━━ SOURCE ━━

Loi n° 90-614 du 12 juillet 1990 relative à la participation des organismes financiers à la lutte contre le blanchiment des capitaux provenant du trafic des stupéfiants

Dernière mise à jour des données de ce texte : 07 mai 2005

NOR : ECOX9000077L

Version en vigueur au 01 mars 1994
  • Les dispositions des chapitres Ier et II de la présente loi sont applicables :

    1° Aux organismes régis par les dispositions de la loi n° 84-46 du 24 janvier 1984 relative à l'activité et au contrôle des établissements de crédit ;

    2° Aux institutions et services mentionnés à l'article 8 de ladite loi ;

    3° Aux entreprises mentionnées à l'article L. 310-1 du code des assurances ;

    4° Aux organismes entrant dans le champ de l'article L. 111-1 du code de la mutualité ;

    5° Aux sociétés de bourse régies par l'article 1er de la loi n° 88-70 du 22 janvier 1988 sur les bourses de valeur ;

    6° Aux commerçants changeurs manuels.

    Pour l'application de la présente loi, ces organismes, entreprises, institutions, sociétés, services et personnes sont désignés sous le nom d'organismes financiers.

  • Les personnes autres que celles mentionnées à l'article 1er qui, dans l'exercice de leur profession, réalisent, contrôlent ou conseillent des opérations entraînant des mouvements de capitaux, sont tenues de déclarer au procureur de la République les opérations dont elles ont connaissance et qui portent sur des sommes qu'elles savent provenir de l'une des infractions visées à l'article 3.

━━━

### EXERCICE ÉCRIT A
Sous quel nom la loi désigne-t-elle l'ensemble des organismes, entreprises, institutions, sociétés, services et personnes qu'elle énumère ?

━━ EXTRAITS DES ENTRÉES ━━

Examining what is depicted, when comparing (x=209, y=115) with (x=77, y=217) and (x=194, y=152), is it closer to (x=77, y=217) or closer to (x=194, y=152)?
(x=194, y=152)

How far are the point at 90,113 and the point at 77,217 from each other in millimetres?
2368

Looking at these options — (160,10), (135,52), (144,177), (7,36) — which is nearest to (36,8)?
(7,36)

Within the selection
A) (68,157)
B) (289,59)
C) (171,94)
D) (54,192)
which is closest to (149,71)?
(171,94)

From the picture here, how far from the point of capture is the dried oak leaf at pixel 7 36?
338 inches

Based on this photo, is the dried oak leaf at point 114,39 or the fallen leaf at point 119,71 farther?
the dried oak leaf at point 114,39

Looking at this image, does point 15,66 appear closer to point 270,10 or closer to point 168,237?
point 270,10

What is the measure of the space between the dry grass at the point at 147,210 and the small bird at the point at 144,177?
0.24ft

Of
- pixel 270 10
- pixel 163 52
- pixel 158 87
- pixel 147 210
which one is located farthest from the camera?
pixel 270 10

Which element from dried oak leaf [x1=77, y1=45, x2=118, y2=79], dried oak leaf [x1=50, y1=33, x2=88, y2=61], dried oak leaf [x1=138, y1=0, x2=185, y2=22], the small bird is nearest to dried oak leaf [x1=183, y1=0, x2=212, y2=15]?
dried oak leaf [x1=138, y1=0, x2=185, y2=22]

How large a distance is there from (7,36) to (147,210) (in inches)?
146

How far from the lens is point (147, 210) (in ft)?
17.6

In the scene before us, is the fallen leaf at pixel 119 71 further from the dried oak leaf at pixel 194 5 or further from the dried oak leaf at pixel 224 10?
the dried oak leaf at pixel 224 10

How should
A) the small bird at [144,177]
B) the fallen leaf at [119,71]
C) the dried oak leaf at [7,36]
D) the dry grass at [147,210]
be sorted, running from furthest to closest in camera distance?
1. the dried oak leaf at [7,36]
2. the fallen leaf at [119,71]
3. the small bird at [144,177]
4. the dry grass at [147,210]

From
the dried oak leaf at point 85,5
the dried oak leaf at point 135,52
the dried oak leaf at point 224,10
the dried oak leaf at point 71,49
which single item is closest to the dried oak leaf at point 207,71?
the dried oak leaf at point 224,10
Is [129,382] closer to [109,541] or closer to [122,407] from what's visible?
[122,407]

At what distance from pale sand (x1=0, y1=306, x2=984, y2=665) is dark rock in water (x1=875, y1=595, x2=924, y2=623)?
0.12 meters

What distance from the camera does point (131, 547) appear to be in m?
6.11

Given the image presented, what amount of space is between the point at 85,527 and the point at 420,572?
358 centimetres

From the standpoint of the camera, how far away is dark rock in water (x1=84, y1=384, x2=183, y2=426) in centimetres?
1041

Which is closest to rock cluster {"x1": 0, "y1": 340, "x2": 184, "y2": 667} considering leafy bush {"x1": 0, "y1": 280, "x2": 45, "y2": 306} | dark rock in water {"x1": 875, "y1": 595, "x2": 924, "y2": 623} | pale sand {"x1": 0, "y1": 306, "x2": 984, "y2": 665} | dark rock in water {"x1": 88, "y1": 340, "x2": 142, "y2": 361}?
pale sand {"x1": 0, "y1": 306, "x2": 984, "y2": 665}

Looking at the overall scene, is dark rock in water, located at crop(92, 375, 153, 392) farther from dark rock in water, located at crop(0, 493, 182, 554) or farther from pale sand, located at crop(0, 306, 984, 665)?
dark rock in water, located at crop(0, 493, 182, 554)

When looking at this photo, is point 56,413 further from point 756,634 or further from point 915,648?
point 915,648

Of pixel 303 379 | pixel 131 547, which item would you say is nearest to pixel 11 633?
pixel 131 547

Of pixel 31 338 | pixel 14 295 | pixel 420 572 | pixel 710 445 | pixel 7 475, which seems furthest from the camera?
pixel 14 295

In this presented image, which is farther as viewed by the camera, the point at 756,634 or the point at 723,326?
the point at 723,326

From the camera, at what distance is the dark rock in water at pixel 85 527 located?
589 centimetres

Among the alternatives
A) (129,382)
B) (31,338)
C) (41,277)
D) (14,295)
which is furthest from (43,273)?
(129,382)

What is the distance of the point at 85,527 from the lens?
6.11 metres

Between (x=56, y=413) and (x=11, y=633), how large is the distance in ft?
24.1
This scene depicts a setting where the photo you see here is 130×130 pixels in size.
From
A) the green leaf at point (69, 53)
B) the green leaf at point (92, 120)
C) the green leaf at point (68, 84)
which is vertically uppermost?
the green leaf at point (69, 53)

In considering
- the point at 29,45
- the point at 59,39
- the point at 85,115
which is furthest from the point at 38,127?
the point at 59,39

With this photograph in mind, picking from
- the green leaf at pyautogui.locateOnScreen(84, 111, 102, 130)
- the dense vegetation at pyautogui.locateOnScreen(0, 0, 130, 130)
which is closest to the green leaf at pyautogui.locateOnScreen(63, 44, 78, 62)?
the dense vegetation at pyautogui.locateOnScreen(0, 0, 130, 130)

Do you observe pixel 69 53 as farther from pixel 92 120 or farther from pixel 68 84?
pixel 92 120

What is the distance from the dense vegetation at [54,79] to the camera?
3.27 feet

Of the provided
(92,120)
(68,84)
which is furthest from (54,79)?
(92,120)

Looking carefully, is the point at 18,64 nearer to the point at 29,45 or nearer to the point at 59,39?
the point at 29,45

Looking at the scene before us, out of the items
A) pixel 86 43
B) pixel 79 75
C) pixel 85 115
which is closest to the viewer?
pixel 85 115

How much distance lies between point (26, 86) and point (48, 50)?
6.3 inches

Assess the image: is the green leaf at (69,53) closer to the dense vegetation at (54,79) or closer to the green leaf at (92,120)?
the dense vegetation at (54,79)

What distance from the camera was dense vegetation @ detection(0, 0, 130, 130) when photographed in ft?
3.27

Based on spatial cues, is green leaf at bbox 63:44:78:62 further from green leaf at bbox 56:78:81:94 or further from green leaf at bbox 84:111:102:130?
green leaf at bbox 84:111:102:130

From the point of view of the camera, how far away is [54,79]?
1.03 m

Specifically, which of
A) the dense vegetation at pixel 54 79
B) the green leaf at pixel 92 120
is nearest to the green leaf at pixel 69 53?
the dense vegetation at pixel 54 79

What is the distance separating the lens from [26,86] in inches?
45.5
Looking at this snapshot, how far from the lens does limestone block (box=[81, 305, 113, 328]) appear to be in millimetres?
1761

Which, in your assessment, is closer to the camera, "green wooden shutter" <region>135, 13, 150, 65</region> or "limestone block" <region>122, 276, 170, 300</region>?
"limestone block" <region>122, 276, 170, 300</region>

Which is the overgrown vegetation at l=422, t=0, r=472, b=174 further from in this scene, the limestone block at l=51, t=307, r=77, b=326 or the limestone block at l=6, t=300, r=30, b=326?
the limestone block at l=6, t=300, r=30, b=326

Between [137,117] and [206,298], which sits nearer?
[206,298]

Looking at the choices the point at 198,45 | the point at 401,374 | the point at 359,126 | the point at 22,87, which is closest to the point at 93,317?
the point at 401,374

━━━

### EXERCICE ÉCRIT B
Réécrivez s'il vous plaît les entrées depuis la ligne contenant « Looking carefully, is » jusqu'à la fin des entrées, en remplaçant « camera » par « photographer » et sans rien modifier d'autre.

### CORRIGÉ A
Sous le nom d'organismes financiers.

### CORRIGÉ B
Looking carefully, is the point at 18,64 nearer to the point at 29,45 or nearer to the point at 59,39?
the point at 29,45

Looking at the scene before us, out of the items
A) pixel 86 43
B) pixel 79 75
C) pixel 85 115
which is closest to the viewer?
pixel 85 115

How much distance lies between point (26, 86) and point (48, 50)?
6.3 inches

Assess the image: is the green leaf at (69,53) closer to the dense vegetation at (54,79) or closer to the green leaf at (92,120)?
the dense vegetation at (54,79)

What distance from the photographer was dense vegetation @ detection(0, 0, 130, 130) when photographed in ft?
3.27

Based on spatial cues, is green leaf at bbox 63:44:78:62 further from green leaf at bbox 56:78:81:94 or further from green leaf at bbox 84:111:102:130?
green leaf at bbox 84:111:102:130

From the point of view of the photographer, how far away is [54,79]?
1.03 m

Specifically, which of
A) the dense vegetation at pixel 54 79
B) the green leaf at pixel 92 120
is nearest to the green leaf at pixel 69 53?
the dense vegetation at pixel 54 79

What is the distance separating the lens from [26,86] in inches?
45.5
Looking at this snapshot, how far from the lens does limestone block (box=[81, 305, 113, 328]) appear to be in millimetres?
1761

Which, in your assessment, is closer to the photographer, "green wooden shutter" <region>135, 13, 150, 65</region> or "limestone block" <region>122, 276, 170, 300</region>?
"limestone block" <region>122, 276, 170, 300</region>

Which is the overgrown vegetation at l=422, t=0, r=472, b=174 further from in this scene, the limestone block at l=51, t=307, r=77, b=326 or the limestone block at l=6, t=300, r=30, b=326?
the limestone block at l=6, t=300, r=30, b=326

Between [137,117] and [206,298], which sits nearer?
[206,298]

Looking at the choices the point at 198,45 | the point at 401,374 | the point at 359,126 | the point at 22,87, which is closest to the point at 93,317?
the point at 401,374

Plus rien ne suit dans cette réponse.